EXERCISE TASKS:
1. From the breath-hold training text, list every time written in minutes-and-seconds form (such as 7:37), in the order they appear.
2. Write the next few sentences of the breath-hold training text.

EXTRACT TO READ:
Well, it turns out that was a good strategy. A little over a week ago, I started dry statics again as preparation for the competition on 21.1.2006. I had done some odd statics here and there, while in full training (almost daily joggin, gym, swimming or cross country skiing) and managed a good 7 minutes quite well (on I side note, I really do mean getting in shape. I've lost over 15 kilos of fat since last july and almost 10kg of that after Renens). Since I had now stopped all that, I expected my results to rise. But I wasn't expecting such a jump! On the first session some time last week, I immediately got a 7:37. Sure, I've done more a couple of times, but this was after a long break and usually the best times come after...Well, I was right again. On sunday, a new pb in water: 7:34. Then Mon and Tue, 7:40 and 7:47 dry. Then I rested for a couple of days, like I always do, starting statics again on the previous day before a competition.

Then on friday, the real bomb shell. On my first FRC warmup, I did 4 minutes and on the second 5 minutes. I knew at least now, that I was having a really strong day. Then on the first packing warmup 7 minutes. In warmup! I then settled down for about 5 minutes and concentrated, inhaled, packed...I have no clue how long it was until the first contraction (I've stopped looking at the watch at that point). All I know is that I was feeling relaxed and in control for a very long time. After about 40 contractions I sat up and looked at the watch. Just passing 8 minutes! I decided to hold on until 8:15, such in nice round number. And I did and I was still completely in control. I was still feeling the effects of the hypercapnia several minutes later, but I was grinning like a maniac :)

[Excerpts of spatial question data]
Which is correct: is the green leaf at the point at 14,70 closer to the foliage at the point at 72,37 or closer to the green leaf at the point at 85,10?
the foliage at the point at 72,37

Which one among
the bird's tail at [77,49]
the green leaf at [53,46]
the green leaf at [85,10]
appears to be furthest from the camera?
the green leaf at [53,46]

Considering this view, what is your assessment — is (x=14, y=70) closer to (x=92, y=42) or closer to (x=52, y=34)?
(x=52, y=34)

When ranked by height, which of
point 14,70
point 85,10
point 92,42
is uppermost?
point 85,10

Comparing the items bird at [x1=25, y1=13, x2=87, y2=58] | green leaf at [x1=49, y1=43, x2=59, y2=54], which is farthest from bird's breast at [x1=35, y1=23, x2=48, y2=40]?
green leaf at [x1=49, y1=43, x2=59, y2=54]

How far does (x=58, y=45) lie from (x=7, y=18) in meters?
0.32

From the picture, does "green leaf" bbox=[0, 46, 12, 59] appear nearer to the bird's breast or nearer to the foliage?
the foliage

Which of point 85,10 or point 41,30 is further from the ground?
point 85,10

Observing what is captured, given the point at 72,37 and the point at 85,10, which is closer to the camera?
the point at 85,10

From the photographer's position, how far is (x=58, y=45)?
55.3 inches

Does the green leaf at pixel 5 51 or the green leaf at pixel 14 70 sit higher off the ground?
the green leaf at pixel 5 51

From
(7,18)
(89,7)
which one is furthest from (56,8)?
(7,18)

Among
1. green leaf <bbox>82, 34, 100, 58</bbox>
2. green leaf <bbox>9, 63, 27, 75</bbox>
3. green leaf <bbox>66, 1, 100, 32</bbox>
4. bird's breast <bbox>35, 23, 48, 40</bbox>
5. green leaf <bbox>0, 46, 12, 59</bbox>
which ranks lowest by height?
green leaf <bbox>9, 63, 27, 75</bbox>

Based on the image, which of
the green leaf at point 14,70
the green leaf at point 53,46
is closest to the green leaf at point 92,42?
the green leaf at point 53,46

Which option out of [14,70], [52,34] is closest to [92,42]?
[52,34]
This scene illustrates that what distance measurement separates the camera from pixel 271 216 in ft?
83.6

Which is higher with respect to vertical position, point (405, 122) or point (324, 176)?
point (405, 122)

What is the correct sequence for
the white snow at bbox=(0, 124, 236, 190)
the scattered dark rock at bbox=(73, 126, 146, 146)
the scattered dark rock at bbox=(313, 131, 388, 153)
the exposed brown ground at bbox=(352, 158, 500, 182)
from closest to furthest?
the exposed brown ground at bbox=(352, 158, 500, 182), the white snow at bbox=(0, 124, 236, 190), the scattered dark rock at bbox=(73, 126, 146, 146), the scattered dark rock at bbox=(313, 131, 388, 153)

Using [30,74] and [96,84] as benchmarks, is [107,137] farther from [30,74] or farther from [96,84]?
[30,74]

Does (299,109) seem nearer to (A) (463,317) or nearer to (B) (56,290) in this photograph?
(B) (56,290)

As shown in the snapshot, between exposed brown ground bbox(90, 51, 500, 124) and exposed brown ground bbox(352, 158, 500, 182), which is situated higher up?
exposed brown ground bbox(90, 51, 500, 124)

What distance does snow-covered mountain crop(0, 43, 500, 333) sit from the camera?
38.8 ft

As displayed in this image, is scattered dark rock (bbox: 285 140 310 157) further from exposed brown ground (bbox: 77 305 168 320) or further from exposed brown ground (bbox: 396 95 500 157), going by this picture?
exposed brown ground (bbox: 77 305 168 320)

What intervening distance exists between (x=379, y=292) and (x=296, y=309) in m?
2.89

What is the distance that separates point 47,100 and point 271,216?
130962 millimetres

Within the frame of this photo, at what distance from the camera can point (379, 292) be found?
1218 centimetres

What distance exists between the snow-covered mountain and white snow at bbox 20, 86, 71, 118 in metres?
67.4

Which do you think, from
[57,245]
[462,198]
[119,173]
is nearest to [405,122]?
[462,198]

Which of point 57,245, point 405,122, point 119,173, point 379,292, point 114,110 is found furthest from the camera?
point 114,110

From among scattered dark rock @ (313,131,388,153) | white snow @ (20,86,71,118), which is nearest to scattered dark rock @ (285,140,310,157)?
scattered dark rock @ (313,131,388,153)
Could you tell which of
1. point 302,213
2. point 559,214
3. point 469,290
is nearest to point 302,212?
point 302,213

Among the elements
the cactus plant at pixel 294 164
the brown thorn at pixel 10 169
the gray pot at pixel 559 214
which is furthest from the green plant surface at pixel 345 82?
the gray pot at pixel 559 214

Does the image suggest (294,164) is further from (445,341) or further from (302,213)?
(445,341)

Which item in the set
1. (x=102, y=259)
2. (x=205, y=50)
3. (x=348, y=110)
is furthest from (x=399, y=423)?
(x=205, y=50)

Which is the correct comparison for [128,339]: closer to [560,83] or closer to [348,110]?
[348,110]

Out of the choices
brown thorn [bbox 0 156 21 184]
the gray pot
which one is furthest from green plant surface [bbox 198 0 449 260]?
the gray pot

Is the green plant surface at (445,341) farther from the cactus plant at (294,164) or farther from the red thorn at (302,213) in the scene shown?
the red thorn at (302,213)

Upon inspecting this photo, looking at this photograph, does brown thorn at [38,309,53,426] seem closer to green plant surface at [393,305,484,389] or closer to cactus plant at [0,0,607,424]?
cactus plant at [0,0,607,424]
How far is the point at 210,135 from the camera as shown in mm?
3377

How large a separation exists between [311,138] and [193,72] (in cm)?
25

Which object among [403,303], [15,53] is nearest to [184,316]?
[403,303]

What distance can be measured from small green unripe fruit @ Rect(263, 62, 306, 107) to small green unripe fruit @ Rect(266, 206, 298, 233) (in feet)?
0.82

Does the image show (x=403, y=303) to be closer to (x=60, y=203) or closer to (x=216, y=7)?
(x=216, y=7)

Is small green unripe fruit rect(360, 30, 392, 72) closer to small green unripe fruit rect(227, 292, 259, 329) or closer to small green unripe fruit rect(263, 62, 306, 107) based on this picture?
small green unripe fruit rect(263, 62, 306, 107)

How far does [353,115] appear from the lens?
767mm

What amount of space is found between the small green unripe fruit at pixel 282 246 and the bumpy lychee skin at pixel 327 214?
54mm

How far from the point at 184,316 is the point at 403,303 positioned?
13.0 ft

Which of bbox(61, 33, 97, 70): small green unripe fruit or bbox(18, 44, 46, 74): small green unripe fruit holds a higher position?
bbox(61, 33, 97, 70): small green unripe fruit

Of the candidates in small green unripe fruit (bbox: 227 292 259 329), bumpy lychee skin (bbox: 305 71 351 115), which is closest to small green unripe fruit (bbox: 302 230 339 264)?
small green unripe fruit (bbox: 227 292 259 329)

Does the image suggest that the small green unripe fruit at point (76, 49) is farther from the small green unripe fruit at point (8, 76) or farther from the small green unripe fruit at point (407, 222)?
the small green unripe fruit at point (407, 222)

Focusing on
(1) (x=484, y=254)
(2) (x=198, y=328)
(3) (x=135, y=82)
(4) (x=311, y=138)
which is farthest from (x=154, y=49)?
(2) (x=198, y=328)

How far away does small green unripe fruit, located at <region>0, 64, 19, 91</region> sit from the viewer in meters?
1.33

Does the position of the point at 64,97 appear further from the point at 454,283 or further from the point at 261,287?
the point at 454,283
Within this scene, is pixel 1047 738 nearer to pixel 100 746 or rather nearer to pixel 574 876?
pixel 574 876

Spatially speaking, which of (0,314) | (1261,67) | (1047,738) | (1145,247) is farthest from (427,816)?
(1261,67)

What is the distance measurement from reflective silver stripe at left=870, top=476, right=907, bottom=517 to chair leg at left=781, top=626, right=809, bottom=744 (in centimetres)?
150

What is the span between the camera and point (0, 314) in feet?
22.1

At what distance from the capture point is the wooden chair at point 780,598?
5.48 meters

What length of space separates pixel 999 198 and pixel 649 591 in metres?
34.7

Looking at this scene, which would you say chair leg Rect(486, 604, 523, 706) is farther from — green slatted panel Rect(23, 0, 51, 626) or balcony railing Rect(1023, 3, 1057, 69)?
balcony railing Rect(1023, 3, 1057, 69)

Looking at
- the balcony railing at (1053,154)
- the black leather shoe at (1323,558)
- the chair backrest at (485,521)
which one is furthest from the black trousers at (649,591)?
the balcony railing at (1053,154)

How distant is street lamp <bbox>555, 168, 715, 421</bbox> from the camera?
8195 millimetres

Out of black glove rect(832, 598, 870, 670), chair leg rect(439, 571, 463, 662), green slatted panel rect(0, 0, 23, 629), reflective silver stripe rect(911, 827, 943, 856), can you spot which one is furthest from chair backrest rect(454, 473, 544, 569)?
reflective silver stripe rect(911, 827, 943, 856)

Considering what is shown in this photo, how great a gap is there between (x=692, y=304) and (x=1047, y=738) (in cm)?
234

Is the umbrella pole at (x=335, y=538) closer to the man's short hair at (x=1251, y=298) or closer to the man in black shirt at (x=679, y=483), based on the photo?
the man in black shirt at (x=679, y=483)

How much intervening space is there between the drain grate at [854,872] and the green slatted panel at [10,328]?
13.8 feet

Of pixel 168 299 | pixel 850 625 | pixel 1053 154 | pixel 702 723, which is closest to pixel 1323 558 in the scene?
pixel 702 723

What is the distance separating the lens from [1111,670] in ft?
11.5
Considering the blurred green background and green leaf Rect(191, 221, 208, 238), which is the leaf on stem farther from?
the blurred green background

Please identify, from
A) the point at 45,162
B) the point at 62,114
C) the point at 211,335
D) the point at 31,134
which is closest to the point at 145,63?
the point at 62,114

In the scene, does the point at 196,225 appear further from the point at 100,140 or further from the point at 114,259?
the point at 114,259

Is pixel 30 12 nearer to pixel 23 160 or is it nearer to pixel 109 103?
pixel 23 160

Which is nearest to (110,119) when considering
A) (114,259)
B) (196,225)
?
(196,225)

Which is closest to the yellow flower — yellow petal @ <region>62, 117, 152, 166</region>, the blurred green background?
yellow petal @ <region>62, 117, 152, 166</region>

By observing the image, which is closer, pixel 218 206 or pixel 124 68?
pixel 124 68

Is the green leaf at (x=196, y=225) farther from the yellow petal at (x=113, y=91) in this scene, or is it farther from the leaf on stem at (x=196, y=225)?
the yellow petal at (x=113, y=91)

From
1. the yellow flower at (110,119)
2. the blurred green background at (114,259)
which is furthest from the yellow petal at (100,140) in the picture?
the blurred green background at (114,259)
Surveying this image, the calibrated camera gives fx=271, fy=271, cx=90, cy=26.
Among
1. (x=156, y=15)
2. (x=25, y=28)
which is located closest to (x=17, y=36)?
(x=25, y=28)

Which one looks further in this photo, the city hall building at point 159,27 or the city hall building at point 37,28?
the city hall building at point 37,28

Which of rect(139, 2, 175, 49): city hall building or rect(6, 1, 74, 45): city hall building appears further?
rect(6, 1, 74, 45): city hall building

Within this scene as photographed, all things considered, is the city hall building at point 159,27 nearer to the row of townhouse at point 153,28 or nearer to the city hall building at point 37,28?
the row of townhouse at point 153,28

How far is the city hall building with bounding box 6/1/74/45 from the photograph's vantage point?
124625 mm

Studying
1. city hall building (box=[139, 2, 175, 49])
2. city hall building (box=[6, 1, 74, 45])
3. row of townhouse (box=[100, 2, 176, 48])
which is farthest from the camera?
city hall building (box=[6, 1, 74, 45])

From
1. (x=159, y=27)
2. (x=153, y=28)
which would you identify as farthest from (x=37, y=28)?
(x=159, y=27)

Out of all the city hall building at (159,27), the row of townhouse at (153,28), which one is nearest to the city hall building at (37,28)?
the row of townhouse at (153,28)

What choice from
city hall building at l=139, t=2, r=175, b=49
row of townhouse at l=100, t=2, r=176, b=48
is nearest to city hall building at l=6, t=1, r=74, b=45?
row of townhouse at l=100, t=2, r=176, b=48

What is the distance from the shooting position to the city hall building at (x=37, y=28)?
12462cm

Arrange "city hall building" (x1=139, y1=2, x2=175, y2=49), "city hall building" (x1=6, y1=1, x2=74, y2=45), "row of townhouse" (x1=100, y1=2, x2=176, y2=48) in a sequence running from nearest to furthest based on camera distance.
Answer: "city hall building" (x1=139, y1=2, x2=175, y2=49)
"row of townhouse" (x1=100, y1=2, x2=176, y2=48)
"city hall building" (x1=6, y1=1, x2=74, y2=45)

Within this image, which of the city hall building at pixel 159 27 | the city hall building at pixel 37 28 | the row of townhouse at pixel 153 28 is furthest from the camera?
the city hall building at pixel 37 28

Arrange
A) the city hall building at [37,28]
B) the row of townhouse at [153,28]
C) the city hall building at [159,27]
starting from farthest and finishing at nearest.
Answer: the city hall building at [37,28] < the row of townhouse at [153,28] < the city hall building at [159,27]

ANSWERS PER TASK:
1. 7:37, 7:34, 7:40, 7:47, 8:15

2.
So, on saturday, I was feeling the pressure like usual. My competition performances have usually been ruined by being too nervous. But not this time. I knew exactly what I had to do. How I had to eat, the warmup schedule by the minute, what kind of suit to wear...These are all things I've made mistakes in, but not now. Plus I had the confidence of knowing, that physically, I could do 7 minutes even if something went slightly wrong.

I packed a little too much and ended up swallowing some air. I had a short episode of "cardio vagal problem". At this point I was a bit nervous. How much air did I swallow? Is it ruined? But then as I'm pondering this and trying to relax everything, out of the blue the first signal: 4 minutes. Already? I was still feeling like I had just started. My first contraction came at an amazing 5:30. Usually a sign of heavy hyperventilation, but I had not hyperventilated. Much less than usual...A 6:00 I was feeling so strong, I now knew I would reach 7 minutes no problem. So I just let my self drop even deeper into my mind and relaxed completely. 7 minutes passed, but I was still ok, so I kept going...Onto 7:34, which is exactly the same time as my training pb! If you could only have seen my face at that point! I had conquered the big 7 in competition and not only that, I had smashed my old competiton pb my almost a minute.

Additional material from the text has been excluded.